-------- RECORD EXCERPTS

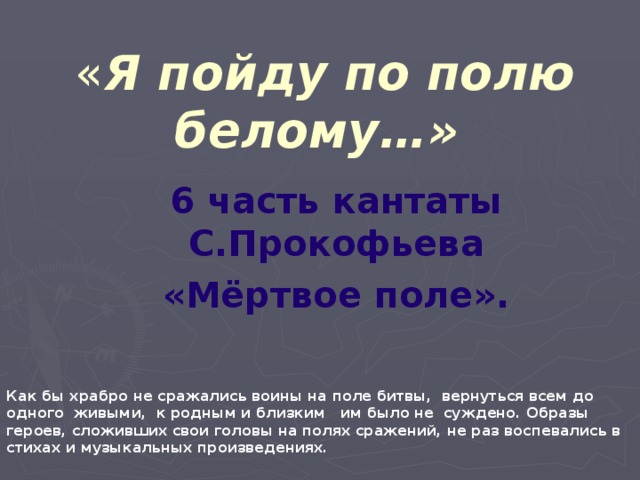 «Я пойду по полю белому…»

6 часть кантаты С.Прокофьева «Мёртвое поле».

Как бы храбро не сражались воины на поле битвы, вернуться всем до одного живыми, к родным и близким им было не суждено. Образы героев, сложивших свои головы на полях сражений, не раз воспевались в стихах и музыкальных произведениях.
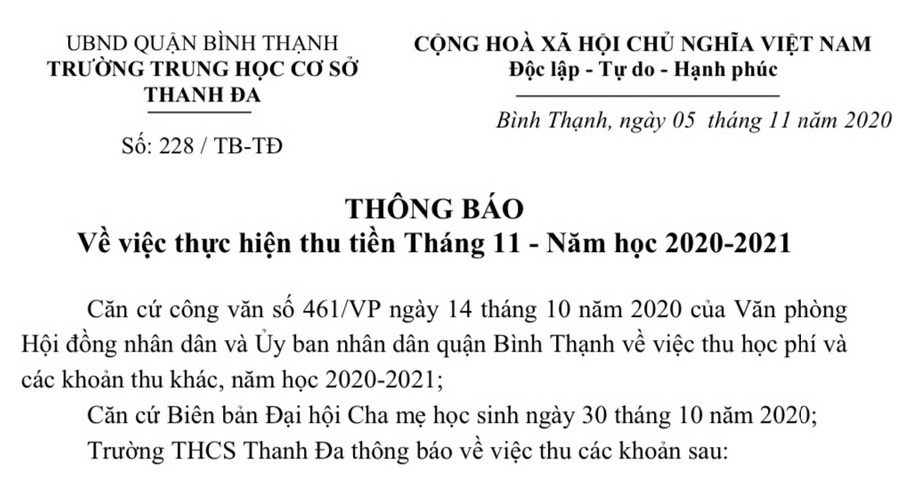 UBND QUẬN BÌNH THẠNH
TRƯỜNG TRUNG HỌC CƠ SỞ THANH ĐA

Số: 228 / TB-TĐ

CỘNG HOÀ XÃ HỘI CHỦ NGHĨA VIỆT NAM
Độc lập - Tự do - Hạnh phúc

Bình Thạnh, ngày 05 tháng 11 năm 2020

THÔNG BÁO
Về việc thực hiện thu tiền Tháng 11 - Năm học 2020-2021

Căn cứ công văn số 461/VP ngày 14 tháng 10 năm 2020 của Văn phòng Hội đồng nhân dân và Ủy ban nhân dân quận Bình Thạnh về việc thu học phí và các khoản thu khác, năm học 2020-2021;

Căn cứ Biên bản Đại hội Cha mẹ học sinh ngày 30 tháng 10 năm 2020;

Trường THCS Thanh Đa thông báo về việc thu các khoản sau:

----------------
-------- RECORD EXCERPTS

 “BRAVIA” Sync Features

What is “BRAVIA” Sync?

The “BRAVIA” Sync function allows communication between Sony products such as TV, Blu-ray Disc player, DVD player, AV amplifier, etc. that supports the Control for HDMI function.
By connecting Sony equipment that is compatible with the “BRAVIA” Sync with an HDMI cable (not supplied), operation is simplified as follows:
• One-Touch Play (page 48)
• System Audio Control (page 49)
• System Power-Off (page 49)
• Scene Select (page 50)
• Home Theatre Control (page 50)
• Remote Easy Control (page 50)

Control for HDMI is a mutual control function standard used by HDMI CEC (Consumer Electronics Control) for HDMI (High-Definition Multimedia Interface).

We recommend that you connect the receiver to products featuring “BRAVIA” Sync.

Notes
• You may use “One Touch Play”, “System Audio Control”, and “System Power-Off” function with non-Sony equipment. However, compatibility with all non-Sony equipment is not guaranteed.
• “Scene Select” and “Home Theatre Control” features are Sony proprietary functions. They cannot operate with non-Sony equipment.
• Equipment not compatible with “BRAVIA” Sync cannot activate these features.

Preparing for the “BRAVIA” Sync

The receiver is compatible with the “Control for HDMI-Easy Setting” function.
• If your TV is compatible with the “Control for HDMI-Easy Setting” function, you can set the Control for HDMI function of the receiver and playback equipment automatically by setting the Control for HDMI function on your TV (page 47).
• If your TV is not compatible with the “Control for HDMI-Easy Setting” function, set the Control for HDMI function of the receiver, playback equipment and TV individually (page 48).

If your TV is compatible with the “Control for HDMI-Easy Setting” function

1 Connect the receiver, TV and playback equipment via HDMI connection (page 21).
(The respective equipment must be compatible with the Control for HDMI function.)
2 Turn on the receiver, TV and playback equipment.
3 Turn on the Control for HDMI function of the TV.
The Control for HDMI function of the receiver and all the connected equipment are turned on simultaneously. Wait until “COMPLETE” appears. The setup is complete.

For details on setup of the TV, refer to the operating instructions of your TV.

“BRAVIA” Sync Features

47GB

----------------
-------- RECORD EXCERPTS

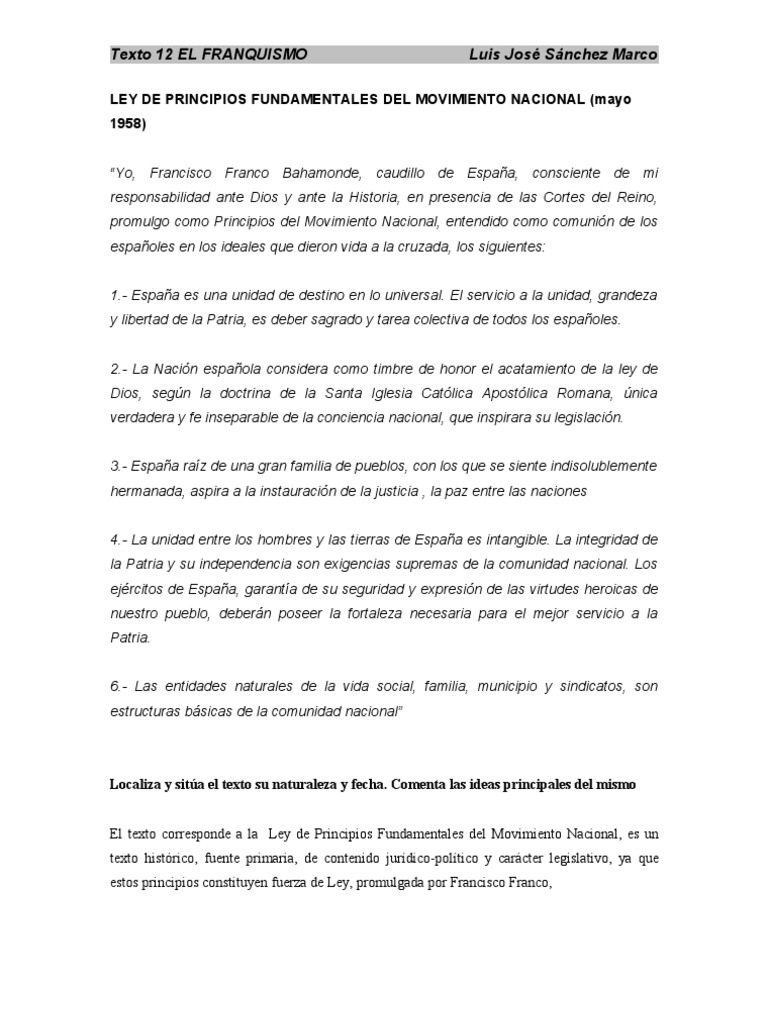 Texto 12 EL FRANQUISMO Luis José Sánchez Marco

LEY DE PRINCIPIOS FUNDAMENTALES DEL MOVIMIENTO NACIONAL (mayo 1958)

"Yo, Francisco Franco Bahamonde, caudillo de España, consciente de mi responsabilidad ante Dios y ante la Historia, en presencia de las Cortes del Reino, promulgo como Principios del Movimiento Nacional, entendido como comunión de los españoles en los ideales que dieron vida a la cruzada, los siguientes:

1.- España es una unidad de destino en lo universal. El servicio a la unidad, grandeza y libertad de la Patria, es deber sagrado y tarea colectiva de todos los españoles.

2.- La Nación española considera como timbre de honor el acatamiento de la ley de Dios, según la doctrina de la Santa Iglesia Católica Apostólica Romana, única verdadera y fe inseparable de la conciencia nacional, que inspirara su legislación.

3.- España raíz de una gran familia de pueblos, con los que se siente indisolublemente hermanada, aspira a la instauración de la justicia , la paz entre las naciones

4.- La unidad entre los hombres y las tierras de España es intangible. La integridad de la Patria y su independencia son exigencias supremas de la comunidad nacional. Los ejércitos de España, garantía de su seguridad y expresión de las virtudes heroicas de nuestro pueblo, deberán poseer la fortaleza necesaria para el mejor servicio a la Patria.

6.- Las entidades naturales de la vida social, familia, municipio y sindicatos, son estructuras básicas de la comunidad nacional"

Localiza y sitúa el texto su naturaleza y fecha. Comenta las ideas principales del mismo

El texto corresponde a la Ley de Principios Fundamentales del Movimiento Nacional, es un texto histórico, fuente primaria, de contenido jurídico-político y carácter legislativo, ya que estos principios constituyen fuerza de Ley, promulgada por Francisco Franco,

----------------

§ **WHAT THE TASK REQUIRES**: The lines to extract from the data above begin with the line containing "Control (page 49)" and end with the line containing "Control for HDMI is". Extract them exactly, including both.

§ **ANSWER TO THE EXERCISE**:
• System Audio Control (page 49)
• System Power-Off (page 49)
• Scene Select (page 50)
• Home Theatre Control (page 50)
• Remote Easy Control (page 50)

Control for HDMI is a mutual control function standard used by HDMI CEC (Consumer Electronics Control) for HDMI (High-Definition Multimedia Interface).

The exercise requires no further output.